Kim William J H, Chereshnev Igor, Gazdoiu Mihaela, Fallon John T, Rollins Barrett J, Taubman Mark B
The Zena and Michael A Wiener Cardiovascular Institute, Mount Sinai School of Medicine, New York, NY, USA.
Biochem Biophys Res Commun. 2003 Oct 24;310(3):936-42. doi: 10.1016/j.bbrc.2003.09.088.

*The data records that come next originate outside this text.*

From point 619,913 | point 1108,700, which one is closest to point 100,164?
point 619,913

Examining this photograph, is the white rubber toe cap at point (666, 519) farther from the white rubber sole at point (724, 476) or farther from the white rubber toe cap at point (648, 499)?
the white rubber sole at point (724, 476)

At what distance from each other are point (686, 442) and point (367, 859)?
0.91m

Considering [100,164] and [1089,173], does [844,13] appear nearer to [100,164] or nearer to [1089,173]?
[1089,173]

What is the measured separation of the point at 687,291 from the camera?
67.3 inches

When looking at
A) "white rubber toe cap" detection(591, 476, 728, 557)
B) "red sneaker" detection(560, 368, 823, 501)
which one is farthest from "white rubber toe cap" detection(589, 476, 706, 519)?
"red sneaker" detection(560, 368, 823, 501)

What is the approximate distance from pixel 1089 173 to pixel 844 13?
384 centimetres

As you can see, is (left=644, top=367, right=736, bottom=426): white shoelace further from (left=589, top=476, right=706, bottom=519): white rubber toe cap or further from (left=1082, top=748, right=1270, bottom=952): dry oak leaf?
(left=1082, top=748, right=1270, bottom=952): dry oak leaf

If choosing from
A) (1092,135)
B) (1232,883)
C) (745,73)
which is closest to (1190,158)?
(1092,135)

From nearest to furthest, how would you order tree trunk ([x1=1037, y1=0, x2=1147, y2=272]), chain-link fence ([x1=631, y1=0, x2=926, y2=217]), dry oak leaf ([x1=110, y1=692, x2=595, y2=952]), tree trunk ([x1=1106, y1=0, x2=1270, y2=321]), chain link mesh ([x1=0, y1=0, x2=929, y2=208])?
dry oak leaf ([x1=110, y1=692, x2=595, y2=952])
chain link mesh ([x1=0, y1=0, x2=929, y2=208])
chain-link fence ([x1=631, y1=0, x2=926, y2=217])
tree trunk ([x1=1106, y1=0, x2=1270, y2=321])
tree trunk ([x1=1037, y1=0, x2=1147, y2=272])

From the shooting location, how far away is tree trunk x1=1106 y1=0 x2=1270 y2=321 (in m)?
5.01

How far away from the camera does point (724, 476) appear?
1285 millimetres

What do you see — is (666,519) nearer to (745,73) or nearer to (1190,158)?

Monocyte chemoattractant protein (MCP)-1 is abundant in smooth muscle cells (SMC) and macrophages of atherosclerotic plaques and in the injured arterial wall. MCP-1 and its receptor, CCR2, are important mediators of macrophage accumulation and atherosclerotic plaque progression. We have recently reported that CCR2(-/-) mice have a approximately 60% decrease in intimal hyperplasia and medial DNA synthesis in response to femoral arterial injury. We have now examined the response to femoral arterial injury in MCP-1(-/-) mice. MCP-1 deficiency was associated with a approximately 30% reduction in intimal hyperplasia at 4 weeks and was not associated with diminished medial DNA synthesis. Despite inducing tissue factor in SMC culture, MCP-1 deficiency was not associated with a decrease in neointimal tissue factor after injury. These data suggest that MCP-1 and CCR2 deficiencies have distinct effects on arterial injury. The effects of MCP-1 on intimal hyperplasia may be mediated largely through SMC migration.